For instance, in one patient with severe arm pain, the intern and supervising acupuncturist agreed that in addition to the issue of pain, an energetic issue needed to be addressed. Supervising acupuncturist Wendy Whitman, LAc, pointed out that, “For this patient we have to needle locally and distally for pain, but we also need to address ‘Shen disturbance’, which is a way of looking at the emotional issues. Because in this case the person will not get better without treating the emotions.” Points selected for the patient that day included Heart 7, to help with sleep, Bladder 15, the Heart Shu point important for calming and soothing, and Spleen 6 to nourish blood.

A Change in Perspective
Wendy participated in early research studies on acupuncture conducted in the 1980’s.
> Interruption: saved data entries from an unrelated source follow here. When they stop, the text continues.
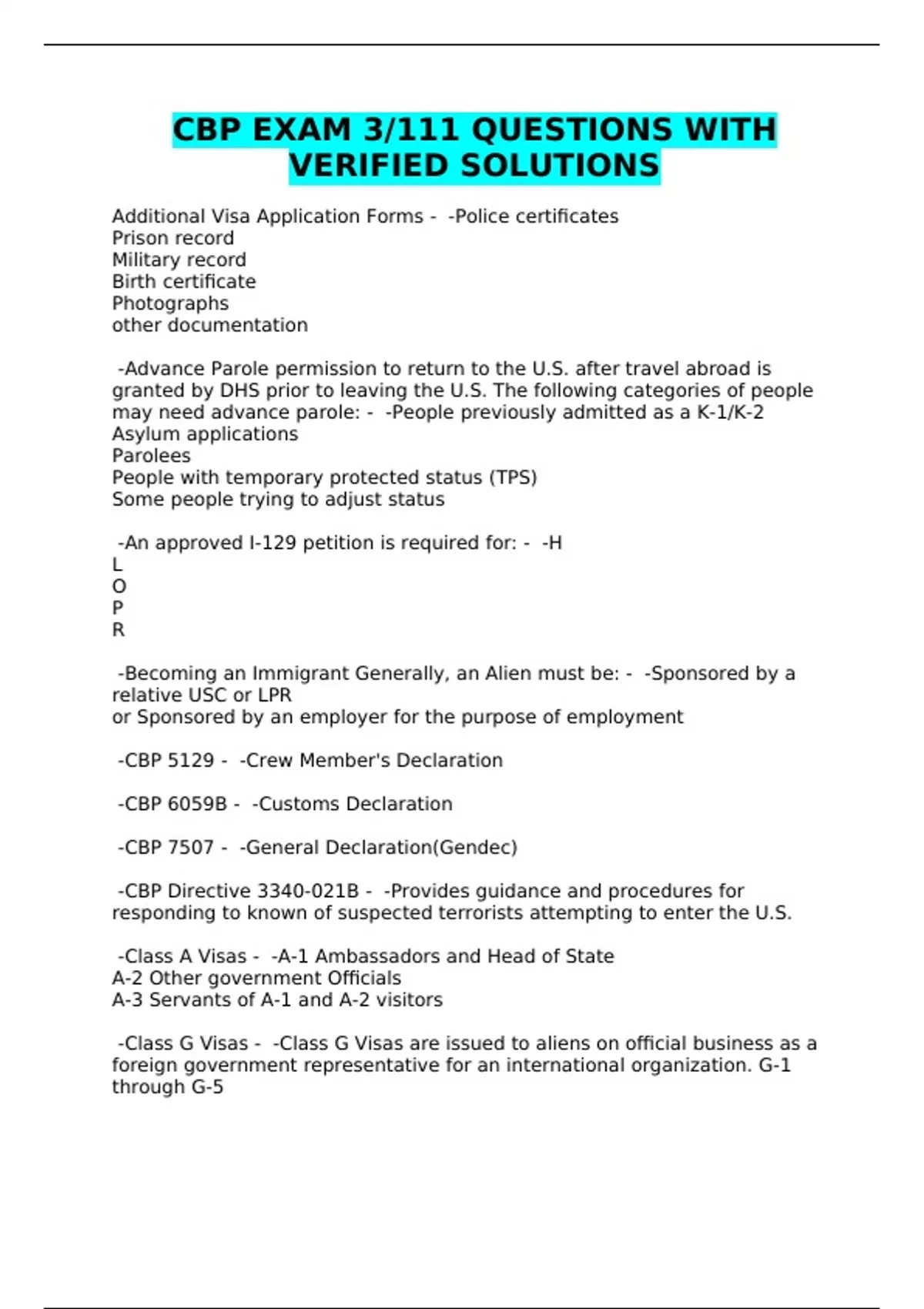 CBP EXAM 3/111 QUESTIONS WITH VERIFIED SOLUTIONS

Additional Visa Application Forms - -Police certificates
Prison record
Military record
Birth certificate
Photographs
other documentation

-Advance Parole permission to return to the U.S. after travel abroad is granted by DHS prior to leaving the U.S. The following categories of people may need advance parole: - -People previously admitted as a K-1/K-2
Asylum applications
Parolees
People with temporary protected status (TPS)
Some people trying to adjust status

-An approved I-129 petition is required for: - -H
L
O
P
R

-Becoming an Immigrant Generally, an Alien must be: - -Sponsored by a relative USC or LPR
or Sponsored by an employer for the purpose of employment

-CBP 5129 - -Crew Member's Declaration

-CBP 6059B - -Customs Declaration

-CBP 7507 - -General Declaration(Gendec)

-CBP Directive 3340-021B - -Provides guidance and procedures for responding to known of suspected terrorists attempting to enter the U.S.

-Class A Visas - -A-1 Ambassadors and Head of State
A-2 Other government Officials
A-3 Servants of A-1 and A-2 visitors

-Class G Visas - -Class G Visas are issued to aliens on official business as a foreign government representative for an international organization. G-1 through G-5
She was part of a CPCRA (Community Programs for Clinical Research on AIDS) study at Harlem Hospital and an NIH study on drug addiction at Metro-Dade Country drug treatment facilities in Florida. She says she has witnessed an important evolution in the way acupuncture is being studied today.

“In earlier studies, we didn’t have the freedom to create a model that was in the normal paradigm of Chinese medicine,” Wendy said. “Initial research in acupuncture had to follow the model used for studying drugs; we had to have a placebo control group and a treatment group. However, it’s very difficult to create a placebo for acupuncture, though it was tried.” Research used “sham” acupuncture (needles that did not penetrate the skin), or used acupuncture on non-points. Also, all patients in the treatment group had to receive the same treatments, rather than individualizing them, as is usual in acupuncture. Results were confounding.

This study is different. “The patients’ conditions are being compared to before and after treatments, so patients are their own control group,” Wendy explained. “And there is no placebo. It’s an indicator that sources that fund acupuncture research are starting to recognize acupuncture as its own system, which needs its own methodology for testing. They are letting acupuncture function in its own realm. It’s a beautiful project that wouldn’t have been funded 20 years ago.”

The principal investigators are Melissa D. McKee, M.D., a family physician at Montefiore, and Ben Kliger, M.D., a family physician at Beth Israel Hospital. The study is being conducted in collaboration with Albert Einstein College of Medicine of Yeshiva University. Francesca Biryukov, LAc, Dean of the Acupuncture Program at Swedish Institute, persevered in setting up the original internships with Montefiore Medical Center. Her initiative led to acupuncture interns working at a MMC pain clinic and later at a clinic for imuno-compromised patients. The success of students working in these prior clinics paved the way for participation in the current research project.

(1) Participating in the acupuncture study at Montefiore Family Health Center (MFHC) are, from the back row left, intern Katrina Bonoan, supervisor Wendy Whitman, LAc,  MFHC research coordinator Giselle Campos, and in the front from the left are interns Desiree Sale and Jeri Gargano.
(2) Katrina Bonoan checks the action of some acupuncture points while creating a treatment plan.
(3) Acupuncture intern Desiree Sale confers with supervisor Wendy Whitman, LAc.
(4) Jeri Gargano reviews her patient’s chart before providing an acupuncture treatment.